A intervenire per primo è stato il Ministro dello Sport Andrea Abodi, che ha chiarito senza ambiguità la posizione del Governo:
“L’eventuale ripescaggio dell’Italia al Mondiale 2026 primo non è possibile, secondo non è opportuno. Non so cosa venga prima. Ci si qualifica sul campo”.
Sulla stessa linea anche il presidente del Comitato Olimpico Nazionale Italiano, Luciano Buonfiglio, che ha espresso un netto rifiuto:
“Prima di tutto non credo sia possibile. Seconda cosa, mi sentirei offeso. Bisogna meritarselo, di andare ai Mondiali”.
Le dichiarazioni arrivano in risposta alla proposta avanzata dallo stesso Zampolli, figura vicina all’ex presidente degli Stati Uniti Donald Trump, che aveva ipotizzato un intervento per favorire la partecipazione dell’Italia alla competizione al posto dell’Iran, coinvolto in tensioni geopolitiche.
“Confermo di aver suggerito a Trump ed Infantino che l’Italia sostituisca l’Iran ai Mondiali.
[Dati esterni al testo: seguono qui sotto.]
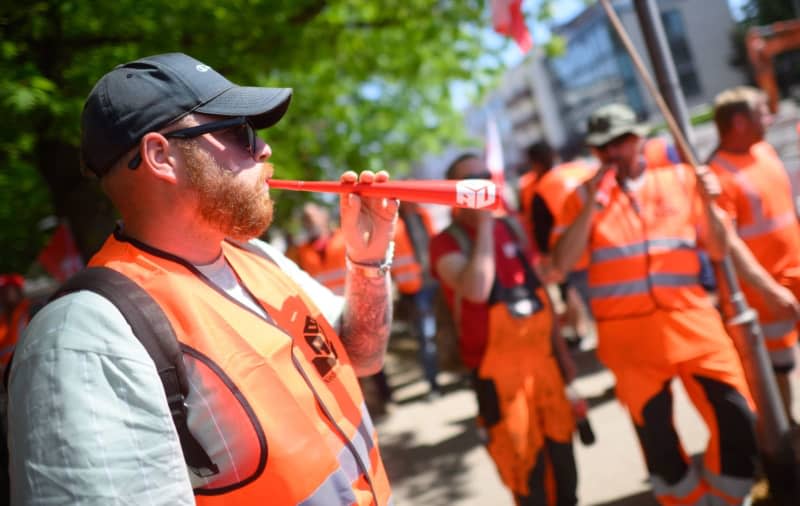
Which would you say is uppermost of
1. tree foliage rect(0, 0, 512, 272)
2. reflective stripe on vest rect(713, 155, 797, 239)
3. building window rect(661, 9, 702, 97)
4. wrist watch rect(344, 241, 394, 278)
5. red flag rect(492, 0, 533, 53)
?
building window rect(661, 9, 702, 97)

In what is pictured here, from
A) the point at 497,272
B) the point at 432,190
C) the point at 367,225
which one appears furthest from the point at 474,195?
the point at 497,272

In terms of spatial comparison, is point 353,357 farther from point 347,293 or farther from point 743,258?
point 743,258

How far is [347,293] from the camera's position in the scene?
1996 mm

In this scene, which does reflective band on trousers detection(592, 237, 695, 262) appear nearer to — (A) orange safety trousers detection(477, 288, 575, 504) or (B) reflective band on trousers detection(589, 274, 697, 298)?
(B) reflective band on trousers detection(589, 274, 697, 298)

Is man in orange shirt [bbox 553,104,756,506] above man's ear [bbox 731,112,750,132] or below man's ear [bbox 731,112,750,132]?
below

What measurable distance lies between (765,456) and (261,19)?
3786 millimetres

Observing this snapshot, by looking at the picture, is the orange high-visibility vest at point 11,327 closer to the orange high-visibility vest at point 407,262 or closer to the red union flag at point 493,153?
the orange high-visibility vest at point 407,262

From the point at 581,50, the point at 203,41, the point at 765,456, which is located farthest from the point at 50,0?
the point at 581,50

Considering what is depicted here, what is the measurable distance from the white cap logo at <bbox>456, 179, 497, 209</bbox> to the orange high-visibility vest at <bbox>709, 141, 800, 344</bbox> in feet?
8.50

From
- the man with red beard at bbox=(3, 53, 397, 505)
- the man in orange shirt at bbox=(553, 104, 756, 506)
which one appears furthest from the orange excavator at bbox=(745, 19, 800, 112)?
the man with red beard at bbox=(3, 53, 397, 505)

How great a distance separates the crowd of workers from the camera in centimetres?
119

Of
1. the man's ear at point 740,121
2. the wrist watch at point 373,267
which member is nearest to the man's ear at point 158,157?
the wrist watch at point 373,267

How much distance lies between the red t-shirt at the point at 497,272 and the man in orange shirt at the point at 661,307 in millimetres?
231

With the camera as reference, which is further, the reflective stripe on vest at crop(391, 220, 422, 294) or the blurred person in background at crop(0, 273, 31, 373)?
the reflective stripe on vest at crop(391, 220, 422, 294)
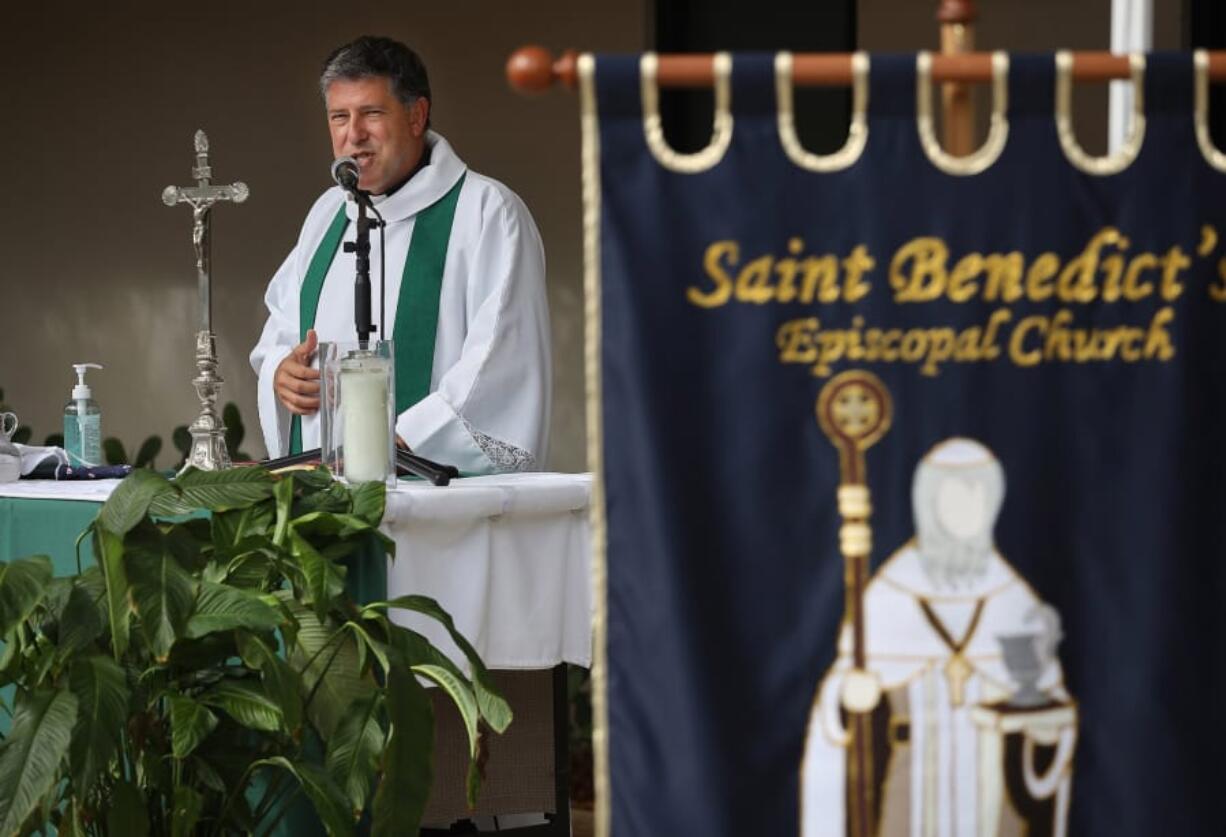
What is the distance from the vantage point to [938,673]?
72.0 inches

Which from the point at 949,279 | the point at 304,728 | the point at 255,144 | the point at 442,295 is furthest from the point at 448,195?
the point at 255,144

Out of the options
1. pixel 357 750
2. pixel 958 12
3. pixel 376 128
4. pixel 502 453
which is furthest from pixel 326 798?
pixel 376 128

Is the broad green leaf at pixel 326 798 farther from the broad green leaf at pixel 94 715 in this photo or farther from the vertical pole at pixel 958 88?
the vertical pole at pixel 958 88

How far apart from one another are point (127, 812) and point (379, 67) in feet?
5.16

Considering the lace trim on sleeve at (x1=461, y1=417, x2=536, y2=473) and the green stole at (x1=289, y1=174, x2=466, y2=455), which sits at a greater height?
the green stole at (x1=289, y1=174, x2=466, y2=455)

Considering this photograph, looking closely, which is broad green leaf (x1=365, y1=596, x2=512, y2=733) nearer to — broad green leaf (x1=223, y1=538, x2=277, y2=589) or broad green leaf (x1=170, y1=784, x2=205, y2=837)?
broad green leaf (x1=223, y1=538, x2=277, y2=589)

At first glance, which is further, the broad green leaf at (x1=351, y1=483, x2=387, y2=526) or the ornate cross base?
the ornate cross base

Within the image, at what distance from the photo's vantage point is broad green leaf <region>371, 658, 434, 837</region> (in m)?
2.56

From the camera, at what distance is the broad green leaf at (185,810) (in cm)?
265

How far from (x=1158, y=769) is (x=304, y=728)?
1.34m

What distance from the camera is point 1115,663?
184 centimetres

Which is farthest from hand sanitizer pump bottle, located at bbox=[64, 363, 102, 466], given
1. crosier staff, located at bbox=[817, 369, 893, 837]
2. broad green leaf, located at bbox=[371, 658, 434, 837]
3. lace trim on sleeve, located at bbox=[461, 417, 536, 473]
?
crosier staff, located at bbox=[817, 369, 893, 837]

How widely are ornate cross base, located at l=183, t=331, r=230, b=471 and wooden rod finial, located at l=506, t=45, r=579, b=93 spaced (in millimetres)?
1583

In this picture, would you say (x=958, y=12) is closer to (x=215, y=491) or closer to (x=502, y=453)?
(x=215, y=491)
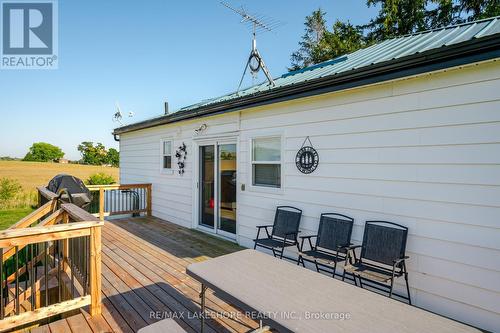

Sono italiano e sarebbe un sogno vedere gli Azzurri a un torneo ospitato dagli Stati Uniti. Con quattro titoli mondiali, hanno il prestigio necessario per giustificare la loro partecipazione”.
Dal canto suo, l’Iran ha ribadito la volontà di prendere parte regolarmente alla competizione, conquistata sul campo attraverso le qualificazioni asiatiche. La portavoce del governo, Fatemeh Mohejerani, ha dichiarato: “Il Ministero della Gioventù e dello Sport ha annunciato, su ordine del ministro, la piena preparazione della nostra nazionale di calcio per la partecipazione ai Mondiali del 2026 negli Stati Uniti”.
In definitiva, al di là delle suggestioni e delle ipotesi internazionali, la posizione italiana resta ferma: l’accesso alla Coppa del Mondo FIFA 2026 si conquista sul campo, non attraverso decisioni politiche o ripescaggi straordinari.